Written problem
Can you render the listing below as a JSON list of strings, with one string for each line and blank lines left out?

>>>>

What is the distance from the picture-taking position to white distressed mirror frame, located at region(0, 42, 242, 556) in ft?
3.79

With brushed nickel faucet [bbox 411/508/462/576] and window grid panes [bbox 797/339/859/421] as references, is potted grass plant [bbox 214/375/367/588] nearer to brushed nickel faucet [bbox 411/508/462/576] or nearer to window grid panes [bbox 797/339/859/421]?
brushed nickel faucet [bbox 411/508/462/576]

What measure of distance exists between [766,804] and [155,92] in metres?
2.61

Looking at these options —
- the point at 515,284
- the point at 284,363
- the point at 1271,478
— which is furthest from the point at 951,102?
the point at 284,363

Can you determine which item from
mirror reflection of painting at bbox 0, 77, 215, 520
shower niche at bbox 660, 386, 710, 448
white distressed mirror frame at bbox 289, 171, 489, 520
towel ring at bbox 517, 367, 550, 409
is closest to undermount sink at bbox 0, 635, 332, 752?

<<<<

Exercise output
[
  "What is the distance from the picture-taking position to white distressed mirror frame, located at region(0, 42, 242, 556) in ft?",
  "3.79",
  "With brushed nickel faucet [bbox 411/508/462/576] and window grid panes [bbox 797/339/859/421] as references, is potted grass plant [bbox 214/375/367/588] nearer to brushed nickel faucet [bbox 411/508/462/576] or nearer to window grid panes [bbox 797/339/859/421]?",
  "brushed nickel faucet [bbox 411/508/462/576]",
  "What measure of distance exists between [766,804] and [155,92] in metres?",
  "2.61",
  "Looking at these options —",
  "- the point at 515,284",
  "- the point at 284,363",
  "- the point at 1271,478",
  "— which is furthest from the point at 951,102?",
  "the point at 284,363",
  "Can you determine which item from",
  "mirror reflection of painting at bbox 0, 77, 215, 520",
  "shower niche at bbox 660, 386, 710, 448",
  "white distressed mirror frame at bbox 289, 171, 489, 520",
  "towel ring at bbox 517, 367, 550, 409",
  "is closest to undermount sink at bbox 0, 635, 332, 752?"
]